Before we get on to the news from the big end of the TTRPG pool, I want to touch on Porcupine Publishing being bold and perhaps too bold. They’ve published the TTRPG Bear Grylls Gone Wild. That caught my attention because Bear Grylls as a TV celeb and while I’ve not seen his shows, I know they’re about wilderness survival and tips.
Then, as I read the blurb, I realised the game was about him kidnapping co-host Holly Willoughby and the PCs trying to rescue her. Now, Holly is another TV celeb who is unfortunately the victim of a real-life attempted kidnapping and stalking. It’s possible that Porcupine didn’t know that, or, I guess, maybe I’m being too sensitive. What do you think?
Now, what about that news from the corporate end of the tabletop hobby I promised? Dungeons & Dragons has a new boss.
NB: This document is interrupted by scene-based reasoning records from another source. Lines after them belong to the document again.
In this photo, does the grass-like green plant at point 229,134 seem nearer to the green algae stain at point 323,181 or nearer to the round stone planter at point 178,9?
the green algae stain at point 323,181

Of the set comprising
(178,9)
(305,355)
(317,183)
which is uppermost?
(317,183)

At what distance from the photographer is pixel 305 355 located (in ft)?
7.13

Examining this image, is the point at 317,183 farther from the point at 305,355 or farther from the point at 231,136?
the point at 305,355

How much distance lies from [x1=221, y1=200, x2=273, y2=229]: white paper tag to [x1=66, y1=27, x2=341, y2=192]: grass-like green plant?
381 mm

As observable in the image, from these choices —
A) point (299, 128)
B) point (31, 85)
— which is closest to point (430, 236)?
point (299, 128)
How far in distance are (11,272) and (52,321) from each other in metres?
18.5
His name is Dan Ayoub, he’s ex-Microsoft, and was at Halo while it was good.
Dan isn’t just the new boss but he’s the boss of it all as D&D is becoming a franchise model. Dan sits at the top of the pyramid, which will include merch deals, computer games, comics, TV and books. Wizards of the Coast didn’t really shine on the light that it was not like this before, and I just have to guess that the computer game companies had some more leeway. An example of why that might not have been a good idea is the expensive failure of Sigil, WotC’s attempt at a VTT, which never seemed to get the tabletop games vibe at all.
We’re not through either as ex-Wizards of the Coast marcoms VP Jess Lanzillo has popped up at the World of Darkness. She’ll now be the Creative Director. I think that’s a slightly different role for her than previously, although I’m sure she’s had lots of exposure to creative directors from her adland days and even at Wizards of the Coast. It’s a power hire from the newly remade White Wolf.
Lastly, in our outro section, we’ve three squared hunbles. I say that because the first one, GURPS and Pyramid, is a set of three in itself over at The Bundle of Holding. If you’re looking for a truckload of downloads and interested in one of the original generic RPG systems, it’s worth checking out.
The other Bundle of Holding deal is for The Dark Eye, an English language bundle for a TTRPG that has outsold D&D in Germany in previous years.
Lastly, and with a few days left on the clock at Humble, there’s a Numenera Collection. This game is set 1 billion years into the future, with technology regressed and yet with nanites everywhere to give the illusion of magic.